Compiler optimization with many macros

apcomplete · April 27, 2020, 3:32pm

Wondering if there are any compiler gurus out there that might be able to help me. I’ve been building a dynamic query system that would allow a user to compose a relatively complex Ecto query using a JSON schema with dynamic naming for keys and joins and such. Since Ecto requires that query aliases in joins have to be compile time atoms, we’ve had to pivot to a system that assigns individual joins a compile-time generated name, and convert the aliases to user-defined keys when we select the values back out so the client can identify their values.

I’ve created a list of atoms (using a simple naming pattern :column_x where x is a number) as a config variable to serve as identifiers. Each key on the JSON incoming schema is assigned an identifier when the request comes in and I am later using the following macro to implement the individual joins dynamically:

  defmacro join_column(query, qual, binding, expr, column_id, clause \\ true) do
    column_branches =
      Enum.map(@column_ids, fn c ->
        {
          :->,
          [],
          [
            [Macro.escape(c, unquote: true)],
            Builder.Join.build(query, qual, binding, expr, nil, clause, Macro.escape(c, unquote: true), nil, nil, __CALLER__) |> elem(0)
          ]
        }
      end)

    column_fn = {:fn, [], column_branches ++ [{:->, [], [[{:_, [], nil}], query]}]}

    quote do
      unquote(column_fn).(unquote(column_id))
    end
  end

The goal here is to use a similar syntax to Ecto, and because I’m able to Macro.escape the atom, I can use the identifiers to reference the joins and satisfy Ecto’s compile-time atom requirement. This however, balloons compile time and memory. We’re allowing users to add up to 50 columns per report, so the problem of generating 51 anonymous functions per macro instance is further complicated by the fact that this macro is used in conjunction with another parent macro to link the join functions to individual Ecto schemas, of which we have potentially hundreds due to our db being organized as a star schema.

My boundaries seem to be:

The number of columns/schemas is a hard requirement, so I can’t simply reduce the number of columns to reduce overhead.
The compile-time requirement makes it so that I can’t use any kind of lookup to store the identifiers, since escaping the return value would still be a reference to a runtime variable.
We can’t use keys to reference the schemas, since we might want to include the same schema more than once with different parameters (filters) around the join.
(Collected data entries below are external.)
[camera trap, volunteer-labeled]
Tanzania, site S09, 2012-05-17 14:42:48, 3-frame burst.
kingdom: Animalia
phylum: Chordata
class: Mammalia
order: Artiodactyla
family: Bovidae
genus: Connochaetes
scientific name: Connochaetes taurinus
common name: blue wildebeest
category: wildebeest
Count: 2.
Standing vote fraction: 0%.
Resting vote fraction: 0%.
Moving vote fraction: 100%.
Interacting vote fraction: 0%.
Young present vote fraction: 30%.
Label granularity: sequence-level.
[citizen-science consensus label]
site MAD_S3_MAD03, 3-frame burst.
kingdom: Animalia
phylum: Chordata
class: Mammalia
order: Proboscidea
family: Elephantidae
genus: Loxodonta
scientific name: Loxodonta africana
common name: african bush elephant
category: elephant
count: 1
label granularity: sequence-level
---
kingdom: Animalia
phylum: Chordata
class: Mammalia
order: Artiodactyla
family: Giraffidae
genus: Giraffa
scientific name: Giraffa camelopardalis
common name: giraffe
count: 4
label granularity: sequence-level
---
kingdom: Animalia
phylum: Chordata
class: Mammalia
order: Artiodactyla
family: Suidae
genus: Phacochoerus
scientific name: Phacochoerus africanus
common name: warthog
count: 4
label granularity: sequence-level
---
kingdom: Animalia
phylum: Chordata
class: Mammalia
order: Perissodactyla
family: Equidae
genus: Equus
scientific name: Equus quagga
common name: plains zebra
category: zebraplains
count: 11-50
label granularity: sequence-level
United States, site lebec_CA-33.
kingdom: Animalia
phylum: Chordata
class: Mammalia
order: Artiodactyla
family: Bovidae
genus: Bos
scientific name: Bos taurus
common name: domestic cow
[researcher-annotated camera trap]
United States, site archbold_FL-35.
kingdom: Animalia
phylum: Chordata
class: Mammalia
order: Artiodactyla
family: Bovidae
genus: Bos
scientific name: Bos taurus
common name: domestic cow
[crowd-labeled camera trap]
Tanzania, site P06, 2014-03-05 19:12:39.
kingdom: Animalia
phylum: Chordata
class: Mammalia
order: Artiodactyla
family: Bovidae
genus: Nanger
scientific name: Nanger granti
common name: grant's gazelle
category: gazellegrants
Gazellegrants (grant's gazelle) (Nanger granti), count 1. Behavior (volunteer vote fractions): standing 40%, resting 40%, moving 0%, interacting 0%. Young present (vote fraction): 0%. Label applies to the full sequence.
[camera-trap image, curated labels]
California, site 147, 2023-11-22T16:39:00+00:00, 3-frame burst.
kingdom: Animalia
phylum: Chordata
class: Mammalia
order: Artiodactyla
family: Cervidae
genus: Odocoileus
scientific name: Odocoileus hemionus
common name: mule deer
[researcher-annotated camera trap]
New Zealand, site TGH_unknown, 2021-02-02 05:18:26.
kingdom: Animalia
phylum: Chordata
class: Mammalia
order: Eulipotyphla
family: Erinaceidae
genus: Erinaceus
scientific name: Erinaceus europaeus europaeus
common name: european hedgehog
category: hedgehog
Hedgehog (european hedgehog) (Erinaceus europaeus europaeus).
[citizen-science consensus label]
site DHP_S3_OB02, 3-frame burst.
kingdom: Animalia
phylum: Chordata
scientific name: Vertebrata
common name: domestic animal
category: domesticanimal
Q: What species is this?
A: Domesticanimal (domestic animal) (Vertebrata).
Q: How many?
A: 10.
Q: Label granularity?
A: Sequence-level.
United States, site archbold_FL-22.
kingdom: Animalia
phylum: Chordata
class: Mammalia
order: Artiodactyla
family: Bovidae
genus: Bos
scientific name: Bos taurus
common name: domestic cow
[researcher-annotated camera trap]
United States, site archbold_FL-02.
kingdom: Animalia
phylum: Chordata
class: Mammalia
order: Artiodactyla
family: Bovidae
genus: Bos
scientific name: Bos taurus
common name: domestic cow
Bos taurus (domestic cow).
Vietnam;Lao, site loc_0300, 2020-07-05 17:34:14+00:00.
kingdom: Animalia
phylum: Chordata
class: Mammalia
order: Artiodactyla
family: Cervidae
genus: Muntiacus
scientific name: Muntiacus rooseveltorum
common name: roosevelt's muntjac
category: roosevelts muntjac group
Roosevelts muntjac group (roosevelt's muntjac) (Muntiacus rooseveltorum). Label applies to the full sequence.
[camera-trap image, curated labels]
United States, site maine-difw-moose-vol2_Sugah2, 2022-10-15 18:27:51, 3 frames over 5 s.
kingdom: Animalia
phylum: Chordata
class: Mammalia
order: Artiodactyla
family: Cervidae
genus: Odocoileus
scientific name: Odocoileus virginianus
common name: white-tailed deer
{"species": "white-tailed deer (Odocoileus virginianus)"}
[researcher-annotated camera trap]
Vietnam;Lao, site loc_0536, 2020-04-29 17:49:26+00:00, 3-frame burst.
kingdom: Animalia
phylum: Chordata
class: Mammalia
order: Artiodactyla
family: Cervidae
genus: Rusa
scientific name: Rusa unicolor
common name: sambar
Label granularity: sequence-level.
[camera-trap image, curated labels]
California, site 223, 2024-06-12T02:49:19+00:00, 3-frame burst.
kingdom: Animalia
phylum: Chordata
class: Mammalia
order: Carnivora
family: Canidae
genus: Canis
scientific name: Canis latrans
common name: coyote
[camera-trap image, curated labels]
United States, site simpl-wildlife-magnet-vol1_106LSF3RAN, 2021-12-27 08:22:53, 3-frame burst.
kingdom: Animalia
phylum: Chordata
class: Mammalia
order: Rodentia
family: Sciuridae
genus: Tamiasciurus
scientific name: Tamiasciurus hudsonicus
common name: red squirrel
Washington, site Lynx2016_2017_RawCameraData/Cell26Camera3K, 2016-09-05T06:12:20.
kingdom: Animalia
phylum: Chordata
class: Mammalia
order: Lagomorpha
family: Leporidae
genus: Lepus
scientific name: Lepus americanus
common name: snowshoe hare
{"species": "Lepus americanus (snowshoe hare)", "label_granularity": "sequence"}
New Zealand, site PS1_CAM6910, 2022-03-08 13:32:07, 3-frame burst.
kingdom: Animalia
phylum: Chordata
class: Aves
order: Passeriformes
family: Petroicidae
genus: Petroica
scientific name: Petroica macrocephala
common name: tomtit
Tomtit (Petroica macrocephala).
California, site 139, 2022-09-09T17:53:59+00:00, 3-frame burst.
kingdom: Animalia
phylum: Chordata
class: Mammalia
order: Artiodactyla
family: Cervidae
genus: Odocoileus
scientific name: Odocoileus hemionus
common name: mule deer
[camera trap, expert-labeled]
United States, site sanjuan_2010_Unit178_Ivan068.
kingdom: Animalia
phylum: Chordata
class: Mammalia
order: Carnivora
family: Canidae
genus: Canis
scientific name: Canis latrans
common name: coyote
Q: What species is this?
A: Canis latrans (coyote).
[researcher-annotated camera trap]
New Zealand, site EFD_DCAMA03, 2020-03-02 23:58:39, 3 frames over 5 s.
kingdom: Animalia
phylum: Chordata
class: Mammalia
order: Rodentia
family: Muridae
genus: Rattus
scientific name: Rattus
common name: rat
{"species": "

Does anyone know if there is any way to make this more performance with respect to compilation time and memory overhead? I’m wondering if there is either a different way to write this, or some other syntax that I’m missing like case that might compile faster to the same bytecode. I’m trying not to expand too much and keep the scope of my problem narrow enough to identify the problem. Hopefully this is clear enough for y’all to get the basic gist, but appreciate any help!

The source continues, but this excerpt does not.